Estou falando da desgastada estratégia “Dividir para conquistar”.

Sim, mas dividir quem???

No caso, explicito a quem servem as guerras e as motivações econômicas.

A guerra e os enfrentamentos decorrem numa primeira e evidente abordagem dos interesses econômicos e estratégicos dos Estados Unidos da América, os quais são intencionalmente apresentados de forma simbiótica, de modo a uni-los indissoluvelmente aos interesses europeus.

Ocorre que esta equação não é verdadeira.

Os interesses da Europa não são os dos Estados Unidos da América neste terreno sempre (in)fértil da guerra, notadamente porque a destruição e os conflitos ocorrem no espaço deste primeiro ator.

Definida esta primeira premissa, dela decorrem as demais.

É preciso, primordialmente, separar esta aliança e desnudar esta pseudo composição necessária.

Claro também, de plano, que tal intento não seria possível em condições de normalidade ou de pequenas tensões. Sim, no caso, são necessárias condições extremas, ou seja, situações em que fiquem evidenciadas, de forma exponencial, a quem interessa e a quem serão debitados os prejuízos materiais e imateriais, no caso, principalmente os humanos de curto e longo prazos, sem que sejam deixados de lado os componentes econômicos. 

Tais circunstâncias, neste período de guerra, não precisam ser enumeradas, elas surgem aos borbotões e, se devidamente enumeradas e explicitadas, evidenciam os principais atingidos.

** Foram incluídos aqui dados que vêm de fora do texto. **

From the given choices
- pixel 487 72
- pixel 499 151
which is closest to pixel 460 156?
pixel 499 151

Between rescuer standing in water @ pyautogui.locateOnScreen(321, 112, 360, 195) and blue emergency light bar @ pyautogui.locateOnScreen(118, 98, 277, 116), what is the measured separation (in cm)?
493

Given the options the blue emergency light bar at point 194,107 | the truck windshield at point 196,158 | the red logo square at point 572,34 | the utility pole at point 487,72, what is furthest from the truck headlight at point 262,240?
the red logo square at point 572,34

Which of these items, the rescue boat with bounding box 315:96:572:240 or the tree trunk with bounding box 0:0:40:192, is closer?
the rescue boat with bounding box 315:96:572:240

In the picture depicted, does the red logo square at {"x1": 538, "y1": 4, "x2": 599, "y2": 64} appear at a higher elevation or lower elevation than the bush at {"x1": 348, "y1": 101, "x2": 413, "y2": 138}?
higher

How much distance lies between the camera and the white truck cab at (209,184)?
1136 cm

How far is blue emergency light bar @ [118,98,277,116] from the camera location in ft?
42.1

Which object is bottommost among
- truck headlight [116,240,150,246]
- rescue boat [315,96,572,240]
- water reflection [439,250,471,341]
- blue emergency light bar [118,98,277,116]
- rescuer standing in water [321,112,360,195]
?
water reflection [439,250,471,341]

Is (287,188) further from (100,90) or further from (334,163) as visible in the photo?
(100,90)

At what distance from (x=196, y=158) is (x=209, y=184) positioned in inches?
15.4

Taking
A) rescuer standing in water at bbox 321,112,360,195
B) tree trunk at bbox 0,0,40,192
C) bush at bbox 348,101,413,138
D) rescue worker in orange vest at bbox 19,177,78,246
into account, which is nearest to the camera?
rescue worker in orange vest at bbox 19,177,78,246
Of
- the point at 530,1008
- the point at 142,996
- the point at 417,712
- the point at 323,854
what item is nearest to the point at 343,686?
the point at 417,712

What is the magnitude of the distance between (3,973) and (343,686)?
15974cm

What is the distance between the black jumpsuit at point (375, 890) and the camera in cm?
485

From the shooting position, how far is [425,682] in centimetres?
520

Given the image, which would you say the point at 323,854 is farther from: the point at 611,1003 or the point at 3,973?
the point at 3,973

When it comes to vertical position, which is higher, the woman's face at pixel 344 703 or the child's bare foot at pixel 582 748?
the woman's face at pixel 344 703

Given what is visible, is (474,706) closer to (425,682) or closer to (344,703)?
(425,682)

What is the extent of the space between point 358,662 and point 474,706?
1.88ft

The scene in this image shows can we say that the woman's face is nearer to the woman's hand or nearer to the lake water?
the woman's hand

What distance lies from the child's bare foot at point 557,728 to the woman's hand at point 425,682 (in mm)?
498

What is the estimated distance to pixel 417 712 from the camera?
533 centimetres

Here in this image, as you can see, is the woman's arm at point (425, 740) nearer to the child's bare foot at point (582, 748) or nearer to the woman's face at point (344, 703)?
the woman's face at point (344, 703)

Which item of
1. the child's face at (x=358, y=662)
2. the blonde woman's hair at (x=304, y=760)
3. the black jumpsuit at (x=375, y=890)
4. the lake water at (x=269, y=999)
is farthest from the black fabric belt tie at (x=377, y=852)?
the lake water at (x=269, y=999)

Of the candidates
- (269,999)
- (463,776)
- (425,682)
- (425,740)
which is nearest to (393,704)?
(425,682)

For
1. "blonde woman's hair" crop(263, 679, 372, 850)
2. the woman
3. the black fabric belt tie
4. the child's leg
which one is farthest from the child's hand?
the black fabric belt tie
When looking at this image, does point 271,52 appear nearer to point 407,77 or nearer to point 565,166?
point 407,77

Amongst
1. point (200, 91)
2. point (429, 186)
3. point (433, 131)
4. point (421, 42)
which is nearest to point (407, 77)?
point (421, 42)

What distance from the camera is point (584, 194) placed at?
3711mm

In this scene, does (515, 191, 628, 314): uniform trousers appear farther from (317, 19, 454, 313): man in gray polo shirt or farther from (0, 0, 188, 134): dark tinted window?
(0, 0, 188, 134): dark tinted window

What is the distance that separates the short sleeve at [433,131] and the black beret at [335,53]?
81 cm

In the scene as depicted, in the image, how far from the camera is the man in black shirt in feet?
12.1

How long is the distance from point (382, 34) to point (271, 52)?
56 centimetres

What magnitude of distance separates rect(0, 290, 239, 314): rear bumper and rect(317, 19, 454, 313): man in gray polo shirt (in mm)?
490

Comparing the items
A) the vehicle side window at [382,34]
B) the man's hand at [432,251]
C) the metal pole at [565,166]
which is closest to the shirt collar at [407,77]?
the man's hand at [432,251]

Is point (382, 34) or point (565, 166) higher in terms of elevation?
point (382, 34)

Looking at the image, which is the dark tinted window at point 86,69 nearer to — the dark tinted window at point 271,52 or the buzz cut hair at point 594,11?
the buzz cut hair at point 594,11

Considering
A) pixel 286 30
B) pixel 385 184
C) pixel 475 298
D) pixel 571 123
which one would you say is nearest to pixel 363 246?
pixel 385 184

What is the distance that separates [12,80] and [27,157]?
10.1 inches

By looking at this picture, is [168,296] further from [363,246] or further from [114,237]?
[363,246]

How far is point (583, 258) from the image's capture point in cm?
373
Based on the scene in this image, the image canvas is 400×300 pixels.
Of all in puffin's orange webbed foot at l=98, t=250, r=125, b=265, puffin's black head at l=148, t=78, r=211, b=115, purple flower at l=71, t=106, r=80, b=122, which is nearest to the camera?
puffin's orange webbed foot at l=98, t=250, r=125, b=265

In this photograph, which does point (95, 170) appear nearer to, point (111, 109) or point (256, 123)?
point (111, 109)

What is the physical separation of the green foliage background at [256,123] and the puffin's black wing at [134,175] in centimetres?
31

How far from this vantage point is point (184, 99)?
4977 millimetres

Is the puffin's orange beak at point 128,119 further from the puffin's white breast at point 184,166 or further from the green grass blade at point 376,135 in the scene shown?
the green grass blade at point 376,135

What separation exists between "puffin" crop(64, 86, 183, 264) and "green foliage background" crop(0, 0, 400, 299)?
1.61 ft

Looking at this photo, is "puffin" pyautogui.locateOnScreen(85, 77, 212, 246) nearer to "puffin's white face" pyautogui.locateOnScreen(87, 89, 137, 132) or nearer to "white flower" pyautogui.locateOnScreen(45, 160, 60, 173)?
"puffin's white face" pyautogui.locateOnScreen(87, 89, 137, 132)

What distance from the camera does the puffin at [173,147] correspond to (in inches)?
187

Ora, no caso, entendo que restará extreme de dúvidas, o imenso prejuízo humanitário e econômico da Europa e da Rússia em relação aos demais atores do cenário mundial, os quais terão problemas e prejuízos que se restringem, em sua maioria, a campos periféricos, não tão essenciais e sem que possam ser superados pelas vantagens de não serem o epicentro da crise, mas parte de sua composição dos danos.

Exemplificativamente, a questão alimentar é uma outra tragédia para a Europa considerando o relevo da produção da Ucrânia e da Rússia, sendo que, em relação ao prejuízo humanitário não há que se evidenciar, pois explicito demais, e, a premente questão energética que, ao mesmo tempo que impacta a Europa de forma brutal a torna mais dependente dos EUA. Assim, contraditoriamente,  talvez as sanções atinjam mais a Europa e se tornem menos prejudiciais a outros países componentes do conflito, nos quais vão se sobressair as oportunidades, mais que sanções, oportunidades para os EUA, Reino Unido, Japão e Austrália.

Feitas estas breves e essenciais considerações, anoto que, neste momento, estes apontamentos destinam-se apenas a delinear o atual cenário e não tem a pretensão de serem minimamente exaurientes.

Prossigo.

Para contextualizar as afirmações acima, verifica-se que, num primeiro momento, a ênfase foi dada a OTAN, e,  logo após a ONU, e, mais recentemente, a União Europeia, em face das consequências diretas, a fatores humanos próximos, dos quais avulta num primeiro momento  a crise humanitária, os impactos da iminente crise energética e alimentar, e os movimentos de refugiados em todo o continente europeu, tanto os novos como as demandas reprimidas de outros povos, principalmente oriundas do Mediterrâneo e Oriente Médio.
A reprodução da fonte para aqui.